In other words, while ol’ Slewfoot might be happy to take credit for such a grand conspiracy, it seems unlikely he could pull it off on purpose. Point in fact, he was supposed to be behind the Satanic ritual abuse phenomena and there turns out not be any convincing non-anecdotal evidence that the Satanic Panic’s major claim that a grand Satanic network of murderers and human traffickers ever existed. Major Christian UFO experts (I’ve been told that they’re aware of my “lone wolf” views; so they realizeit’s actually the majority view?) now claim the UFO phenomenon is a Satanic deception that will be used to explain away the Rapture of the Church as a prophetic fulfillment of 2 Thessalonians 2:11’s promised “Strong Delusion” (aka LA Marzulli’s “Coming Great Deception“).

They base this claim, in part, on the anti-christian teachings of UFO cults and the sinister nature of the alien abduction phenomenon …and their claim that the latter experiences can be stopped in the name of Jesus. They also cite a list presented at a 5-day 1992 MIT conference on the phenomenon of 44 parallels between the alien abduction accounts and accounts of Satanic ritual abuse.

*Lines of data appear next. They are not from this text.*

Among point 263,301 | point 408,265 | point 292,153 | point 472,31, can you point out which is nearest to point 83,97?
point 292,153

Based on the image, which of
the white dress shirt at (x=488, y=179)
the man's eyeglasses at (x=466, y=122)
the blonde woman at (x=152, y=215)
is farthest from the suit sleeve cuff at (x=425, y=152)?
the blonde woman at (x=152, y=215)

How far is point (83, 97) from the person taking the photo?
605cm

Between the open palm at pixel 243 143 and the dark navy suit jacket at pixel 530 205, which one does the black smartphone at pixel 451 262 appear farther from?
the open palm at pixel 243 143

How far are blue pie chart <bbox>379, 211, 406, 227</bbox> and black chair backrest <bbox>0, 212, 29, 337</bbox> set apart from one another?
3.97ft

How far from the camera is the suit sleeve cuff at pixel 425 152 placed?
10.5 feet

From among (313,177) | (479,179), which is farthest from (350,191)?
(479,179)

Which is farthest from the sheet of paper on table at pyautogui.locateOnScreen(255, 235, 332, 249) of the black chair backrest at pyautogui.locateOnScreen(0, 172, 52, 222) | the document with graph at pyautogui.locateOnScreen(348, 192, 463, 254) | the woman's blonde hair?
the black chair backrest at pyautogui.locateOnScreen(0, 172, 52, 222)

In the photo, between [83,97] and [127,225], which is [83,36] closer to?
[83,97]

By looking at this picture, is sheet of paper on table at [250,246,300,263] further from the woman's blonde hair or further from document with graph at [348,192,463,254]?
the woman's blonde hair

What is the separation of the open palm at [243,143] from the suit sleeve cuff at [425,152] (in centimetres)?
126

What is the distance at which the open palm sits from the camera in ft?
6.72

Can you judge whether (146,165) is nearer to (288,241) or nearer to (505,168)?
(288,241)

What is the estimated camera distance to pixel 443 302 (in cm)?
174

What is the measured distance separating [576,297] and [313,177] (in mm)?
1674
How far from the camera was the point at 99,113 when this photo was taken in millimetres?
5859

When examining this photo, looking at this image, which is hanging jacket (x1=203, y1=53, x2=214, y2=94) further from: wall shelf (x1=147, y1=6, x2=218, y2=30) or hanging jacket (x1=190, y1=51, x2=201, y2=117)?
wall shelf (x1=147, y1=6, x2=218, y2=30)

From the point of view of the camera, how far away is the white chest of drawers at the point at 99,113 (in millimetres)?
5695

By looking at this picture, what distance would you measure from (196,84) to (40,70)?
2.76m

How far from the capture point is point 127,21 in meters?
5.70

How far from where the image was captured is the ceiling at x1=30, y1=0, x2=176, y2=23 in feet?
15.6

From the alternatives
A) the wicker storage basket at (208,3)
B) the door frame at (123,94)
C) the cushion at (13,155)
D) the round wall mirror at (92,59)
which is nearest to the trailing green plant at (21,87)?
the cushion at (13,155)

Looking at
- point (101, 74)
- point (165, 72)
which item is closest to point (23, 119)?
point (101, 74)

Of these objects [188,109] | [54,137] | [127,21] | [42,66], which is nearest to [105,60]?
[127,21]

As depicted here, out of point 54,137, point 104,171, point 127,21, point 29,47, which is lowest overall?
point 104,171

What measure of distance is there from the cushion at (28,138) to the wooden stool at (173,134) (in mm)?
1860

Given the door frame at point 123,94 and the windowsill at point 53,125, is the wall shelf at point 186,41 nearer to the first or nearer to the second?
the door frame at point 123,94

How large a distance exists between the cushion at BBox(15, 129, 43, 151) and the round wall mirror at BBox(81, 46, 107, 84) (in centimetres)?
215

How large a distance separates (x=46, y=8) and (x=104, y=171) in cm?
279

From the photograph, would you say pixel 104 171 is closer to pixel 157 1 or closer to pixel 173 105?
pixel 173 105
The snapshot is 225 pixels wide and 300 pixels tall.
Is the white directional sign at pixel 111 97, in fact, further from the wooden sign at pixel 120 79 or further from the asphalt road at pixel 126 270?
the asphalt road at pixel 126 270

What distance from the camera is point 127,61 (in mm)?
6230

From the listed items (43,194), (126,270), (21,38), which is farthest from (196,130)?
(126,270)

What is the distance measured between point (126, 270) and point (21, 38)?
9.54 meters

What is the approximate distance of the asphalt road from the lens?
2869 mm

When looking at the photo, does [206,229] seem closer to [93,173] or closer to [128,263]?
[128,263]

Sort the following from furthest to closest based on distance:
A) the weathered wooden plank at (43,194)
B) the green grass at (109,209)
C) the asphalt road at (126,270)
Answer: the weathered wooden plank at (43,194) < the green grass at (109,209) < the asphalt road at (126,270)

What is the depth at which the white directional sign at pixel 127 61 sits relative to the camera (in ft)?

The rub is that the 45th parallel between these two claims is a lack of substantiation. Also, these Christian UFO experts habitually fail to address the fact the invoking Jesus’ name isn’t the only way to stop a so-called alien abduction. It turns out that willpower and resistance of any sort usually works. which makes it seem more like a psychological problem than a spiritual one.

And if Satan were really behind the UFO phenomenon, wouldn’t that mean that the simple invention cell phone cameras and the popularity of drones have foiled his nefarious plot to explain away the Rapture with a false flag alien event? I wonder how he’ll have to explain it now.